** Stated problem **
State how many lines of the entries below contain the word "west". Give only the number.

** Recorded information **
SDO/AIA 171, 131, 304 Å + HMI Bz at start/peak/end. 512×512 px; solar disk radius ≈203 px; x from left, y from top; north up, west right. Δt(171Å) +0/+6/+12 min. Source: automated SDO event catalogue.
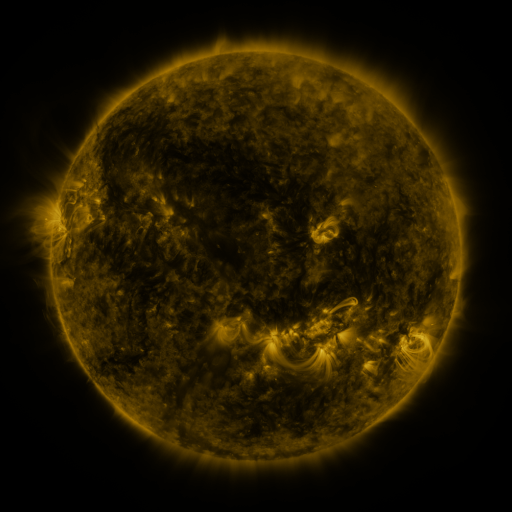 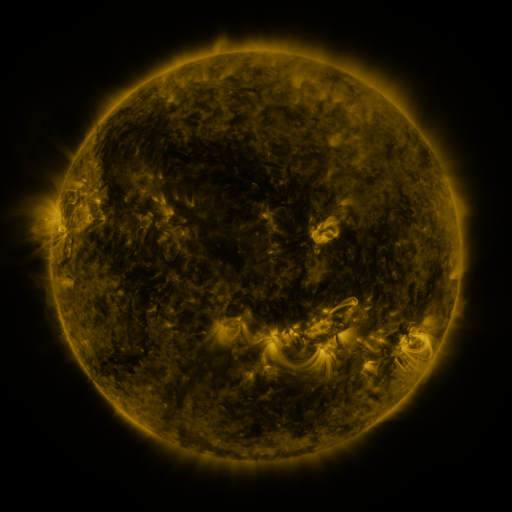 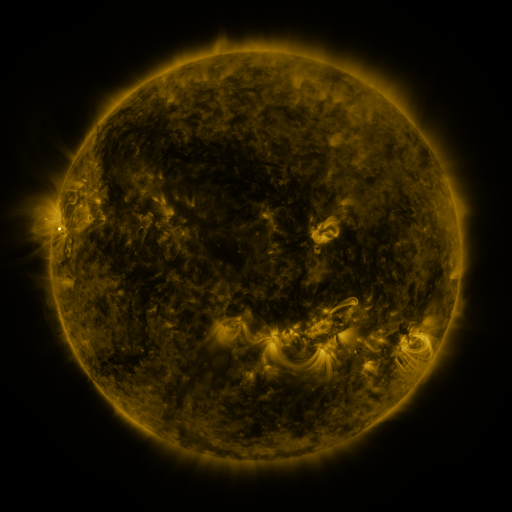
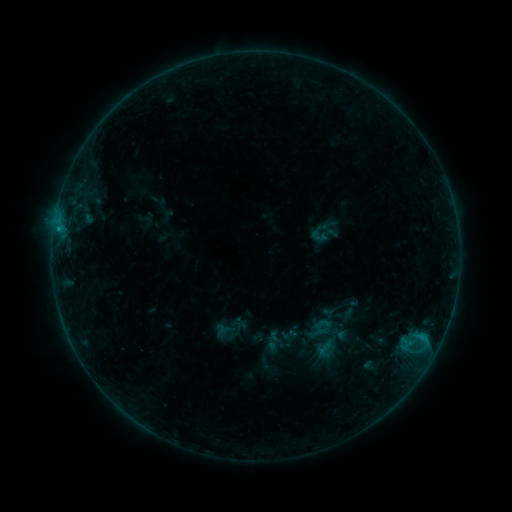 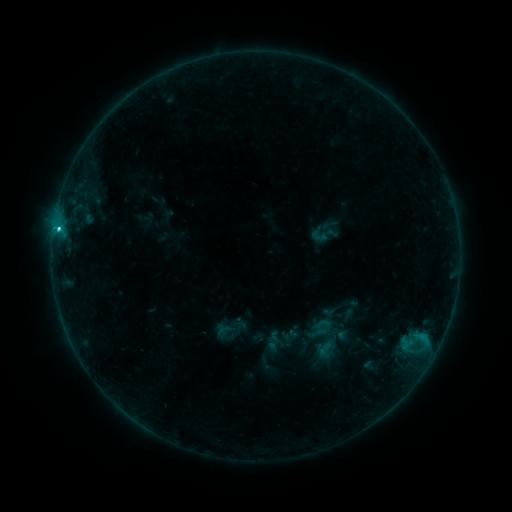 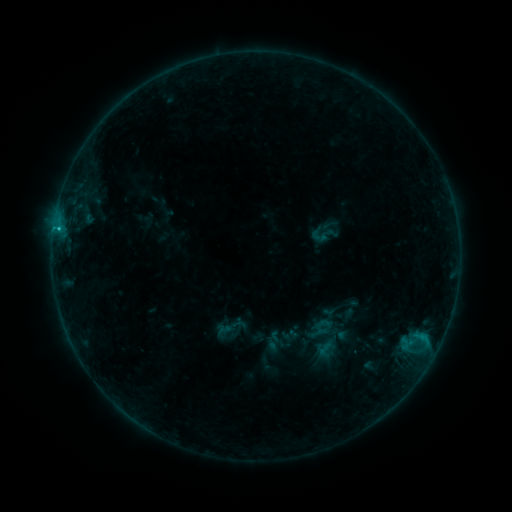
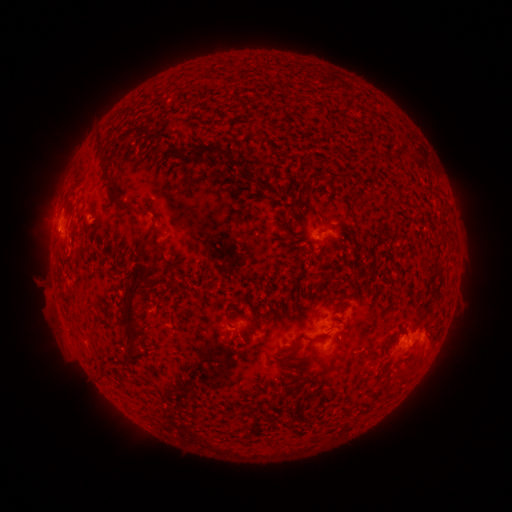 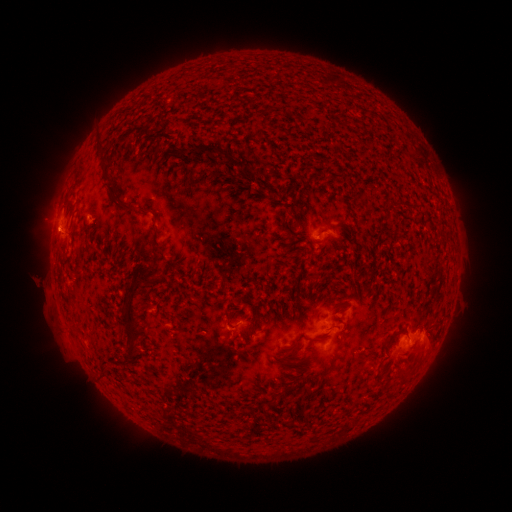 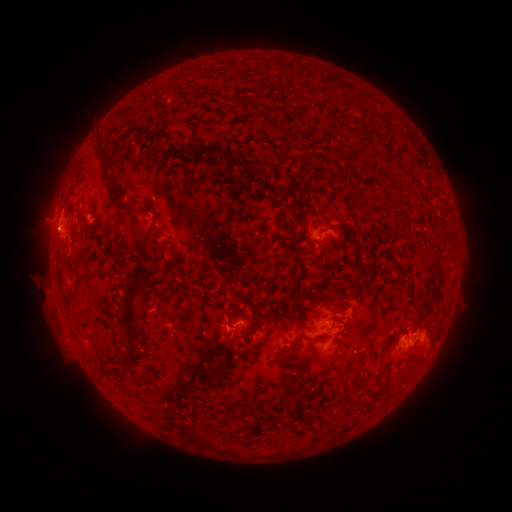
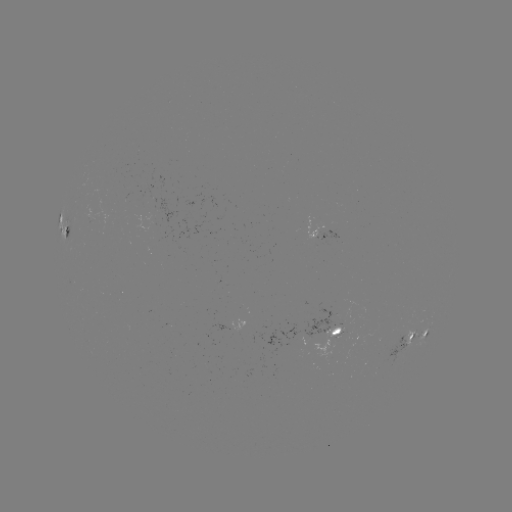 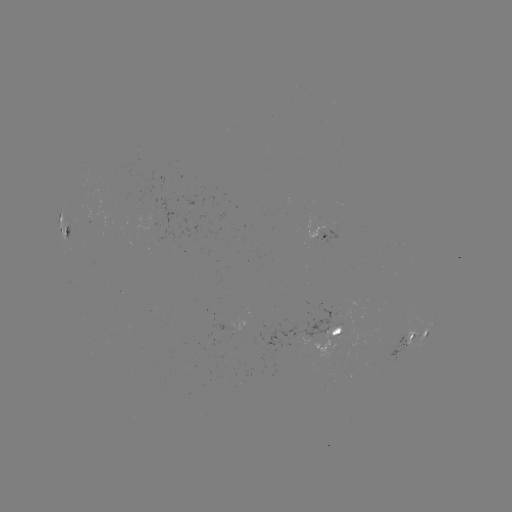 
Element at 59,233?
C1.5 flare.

---

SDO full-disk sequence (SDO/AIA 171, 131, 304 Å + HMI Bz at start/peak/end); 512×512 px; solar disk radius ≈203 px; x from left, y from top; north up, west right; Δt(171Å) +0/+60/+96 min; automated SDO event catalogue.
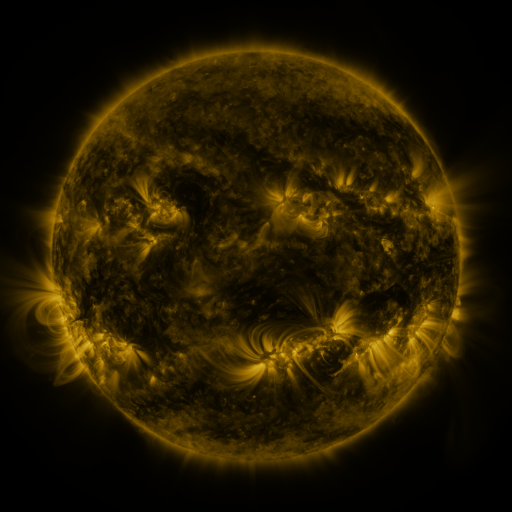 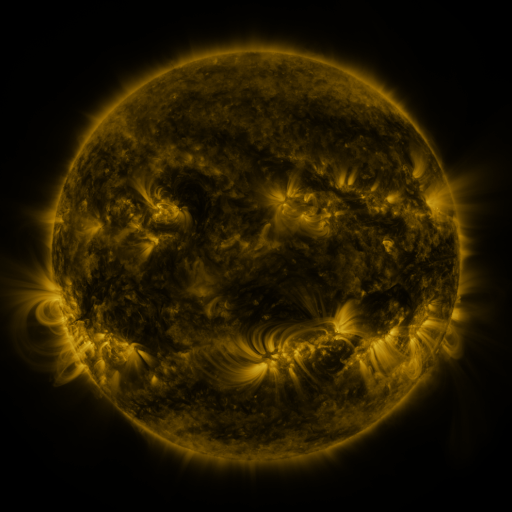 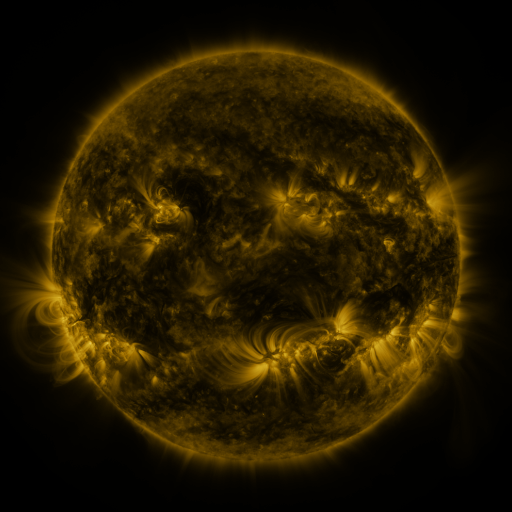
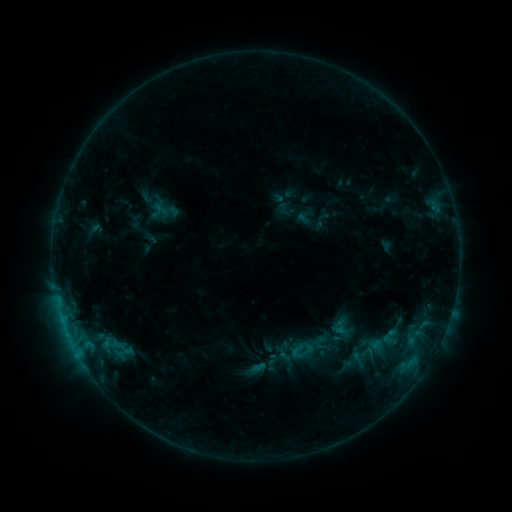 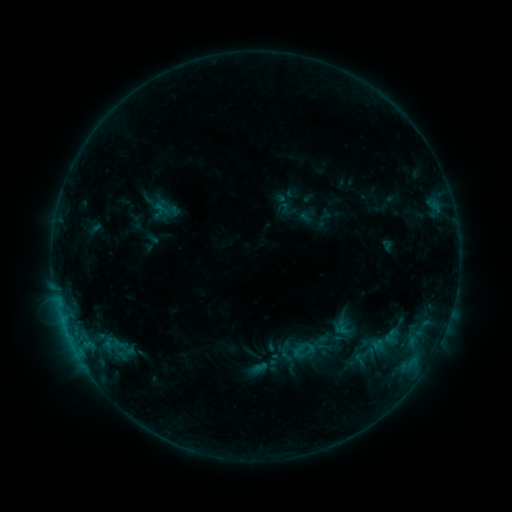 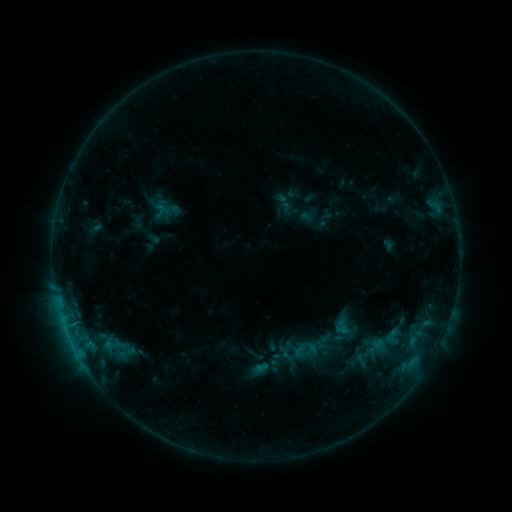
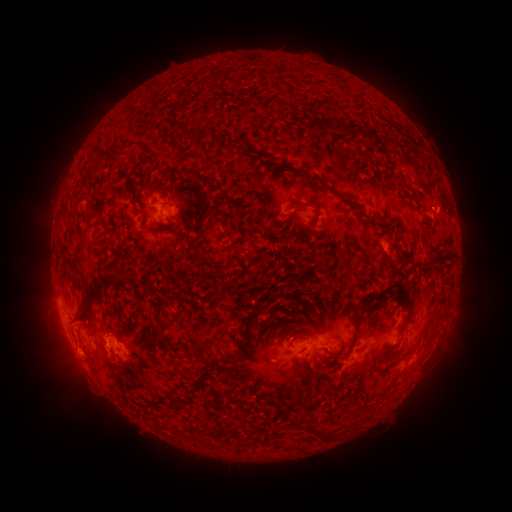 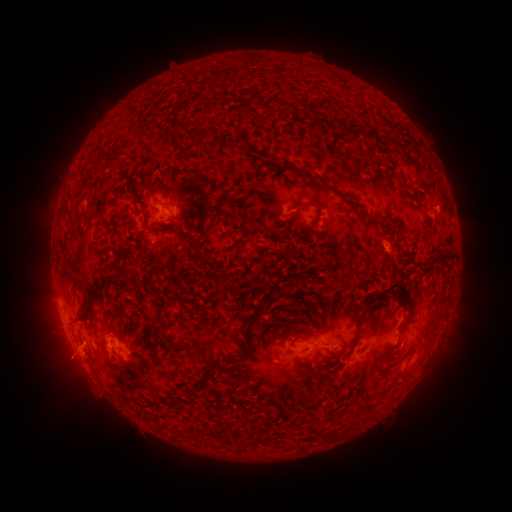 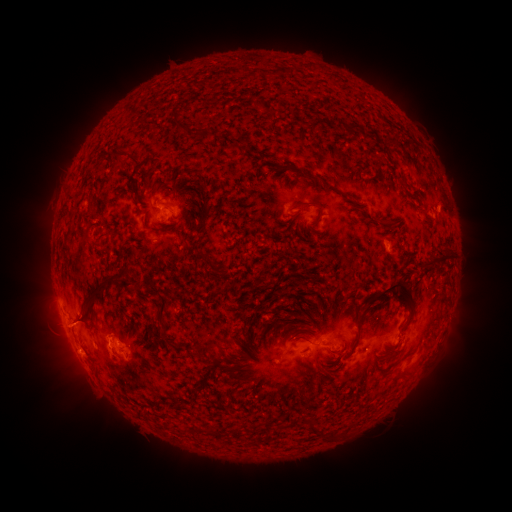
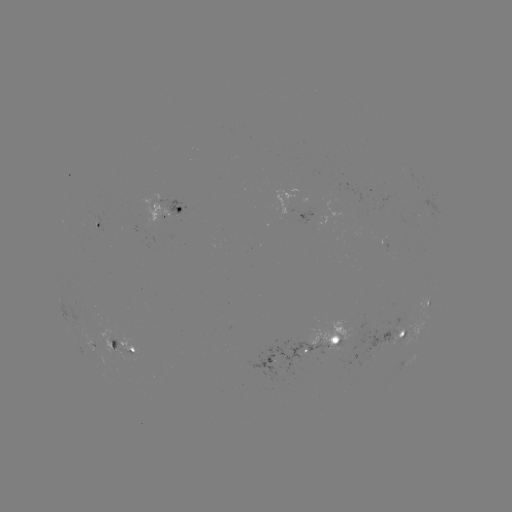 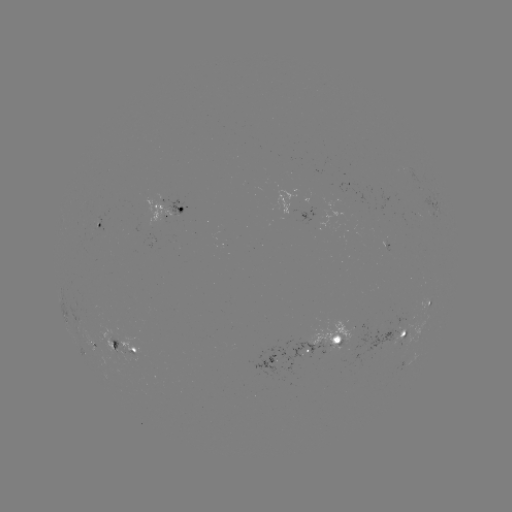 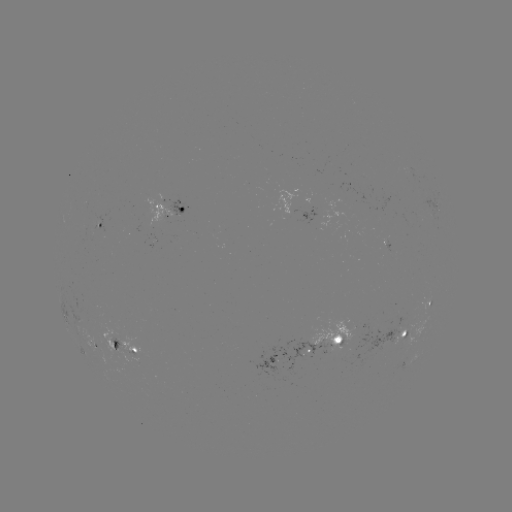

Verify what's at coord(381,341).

...

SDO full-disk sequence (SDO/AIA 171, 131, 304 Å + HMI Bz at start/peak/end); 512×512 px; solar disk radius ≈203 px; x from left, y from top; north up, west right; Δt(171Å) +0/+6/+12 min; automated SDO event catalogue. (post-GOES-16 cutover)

** Exercise solution **
3